> _Excerpt_
The purpose of this exercise is to build multiple recommender systems for the same dataset and evaluate their performance. By applying the system to a testing subset of the data, the accuracy of the various models can be compared.
The recommenderlab package is utilized throughout the exercise. The Jester5k dataset included in the package is the rating matrix on which the various models are evaluated. The dataset includes “5000 users from the anonymous ratings data from the Jester Online Joke Recommender System.” The ratings contained in the data frame range between -10.00 and 10.00.
The dataset is not very sparse – each user included has rated at least 36 jokes, with some users having rated all 100 jokes sampled in the dataset. To create some sparsity and better allow for recommendations, a subset of the dataset containing only those users with at least 20 un-rated jokes is considered.
Jester5k_rec <- Jester5k[100 - rowCounts(Jester5k) > 20]Naturally, users have different behaviors when rating items; this will be reflected in their average rating, as displayed below.
In order to remove any bias from different users’ average ratings, the ratings are normalized so that each user has an average rating of 0.
To evaluate the accuracy of the models created, the dataset is split into training and testing sets. This is accomplished using the built-inevaluationScheme function. 80% of the data is included in the training set, with the remaining 20% in the testing dataset. With the sparsity introduced in the previous section, 20 items are given for evaluation. For accuracy evaluation purposes, a threshold defining a “good” rating must be created. Given the normalization above, the threshold is set at 0.1, indicating jokes that users like more than their average rating.

> _Directives_
**A.** Write out the recommender exercise again from "The recommenderlab package" up to and including "jokes is considered.", swapping "recommenderlab" for "recosystem".
**B.** Check each statement against the recommender exercise and answer yes or no, quoting the words that decide it: (i) The ratings in the data range from -10.00 to 10.00. (ii) Every user in the dataset has rated all 100 jokes. (iii) Thirty percent of the data goes into the testing set.

> _Raw data_

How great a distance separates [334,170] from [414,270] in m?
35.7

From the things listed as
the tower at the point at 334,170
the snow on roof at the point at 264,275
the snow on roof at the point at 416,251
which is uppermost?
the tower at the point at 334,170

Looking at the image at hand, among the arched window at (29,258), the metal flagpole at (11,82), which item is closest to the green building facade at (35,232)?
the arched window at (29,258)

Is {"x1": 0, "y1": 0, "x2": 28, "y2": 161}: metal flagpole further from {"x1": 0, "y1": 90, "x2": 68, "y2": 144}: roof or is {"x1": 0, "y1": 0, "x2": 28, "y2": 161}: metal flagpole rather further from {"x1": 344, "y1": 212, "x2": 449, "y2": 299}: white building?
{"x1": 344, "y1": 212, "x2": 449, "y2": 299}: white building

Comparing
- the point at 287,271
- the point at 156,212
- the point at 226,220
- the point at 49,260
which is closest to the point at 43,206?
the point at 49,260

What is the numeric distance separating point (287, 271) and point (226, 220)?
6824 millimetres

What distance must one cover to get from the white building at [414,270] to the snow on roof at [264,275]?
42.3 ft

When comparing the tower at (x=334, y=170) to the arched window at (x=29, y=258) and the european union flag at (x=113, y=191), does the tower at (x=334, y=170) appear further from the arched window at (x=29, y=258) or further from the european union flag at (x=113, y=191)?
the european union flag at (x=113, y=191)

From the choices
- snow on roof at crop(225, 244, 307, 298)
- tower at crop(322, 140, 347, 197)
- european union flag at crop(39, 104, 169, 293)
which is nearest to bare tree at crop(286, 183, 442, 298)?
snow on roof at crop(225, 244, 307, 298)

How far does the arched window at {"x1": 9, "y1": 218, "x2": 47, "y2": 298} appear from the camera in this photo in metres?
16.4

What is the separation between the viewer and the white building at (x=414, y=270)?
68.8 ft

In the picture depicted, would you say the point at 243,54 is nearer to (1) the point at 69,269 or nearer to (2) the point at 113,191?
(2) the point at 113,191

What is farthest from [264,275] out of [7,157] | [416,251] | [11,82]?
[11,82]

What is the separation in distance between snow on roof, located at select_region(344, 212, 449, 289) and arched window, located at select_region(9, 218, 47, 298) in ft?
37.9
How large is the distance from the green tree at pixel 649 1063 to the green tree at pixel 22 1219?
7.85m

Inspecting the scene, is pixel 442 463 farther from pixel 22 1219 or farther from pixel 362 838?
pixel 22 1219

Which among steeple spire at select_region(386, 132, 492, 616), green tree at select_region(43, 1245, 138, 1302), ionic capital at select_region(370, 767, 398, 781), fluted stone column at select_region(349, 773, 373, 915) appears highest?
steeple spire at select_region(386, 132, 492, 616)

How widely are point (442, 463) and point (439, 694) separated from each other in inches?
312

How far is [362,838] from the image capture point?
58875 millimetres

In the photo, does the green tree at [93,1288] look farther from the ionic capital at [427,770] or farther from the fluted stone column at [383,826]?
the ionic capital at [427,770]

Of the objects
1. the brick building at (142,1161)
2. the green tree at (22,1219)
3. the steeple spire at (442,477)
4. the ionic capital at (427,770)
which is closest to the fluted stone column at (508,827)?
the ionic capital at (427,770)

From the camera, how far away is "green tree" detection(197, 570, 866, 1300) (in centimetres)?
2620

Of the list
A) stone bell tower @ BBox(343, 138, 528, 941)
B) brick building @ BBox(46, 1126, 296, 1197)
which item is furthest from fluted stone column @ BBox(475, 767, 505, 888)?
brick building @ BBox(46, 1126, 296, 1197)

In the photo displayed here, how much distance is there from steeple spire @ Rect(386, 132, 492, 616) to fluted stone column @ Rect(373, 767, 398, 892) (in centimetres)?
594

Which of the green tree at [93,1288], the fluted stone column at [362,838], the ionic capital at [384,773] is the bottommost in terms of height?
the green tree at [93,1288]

> _Results in order_
**A.**
The recosystem package is utilized throughout the exercise. The Jester5k dataset included in the package is the rating matrix on which the various models are evaluated. The dataset includes “5000 users from the anonymous ratings data from the Jester Online Joke Recommender System.” The ratings contained in the data frame range between -10.00 and 10.00.
The dataset is not very sparse – each user included has rated at least 36 jokes, with some users having rated all 100 jokes sampled in the dataset. To create some sparsity and better allow for recommendations, a subset of the dataset containing only those users with at least 20 un-rated jokes is considered.

**B.**
(i) Yes: "The ratings contained in the data frame range between -10.00 and 10.00."
(ii) No: "each user included has rated at least 36 jokes, with some users having rated all 100 jokes sampled in the dataset."
(iii) No: "80% of the data is included in the training set, with the remaining 20% in the testing dataset."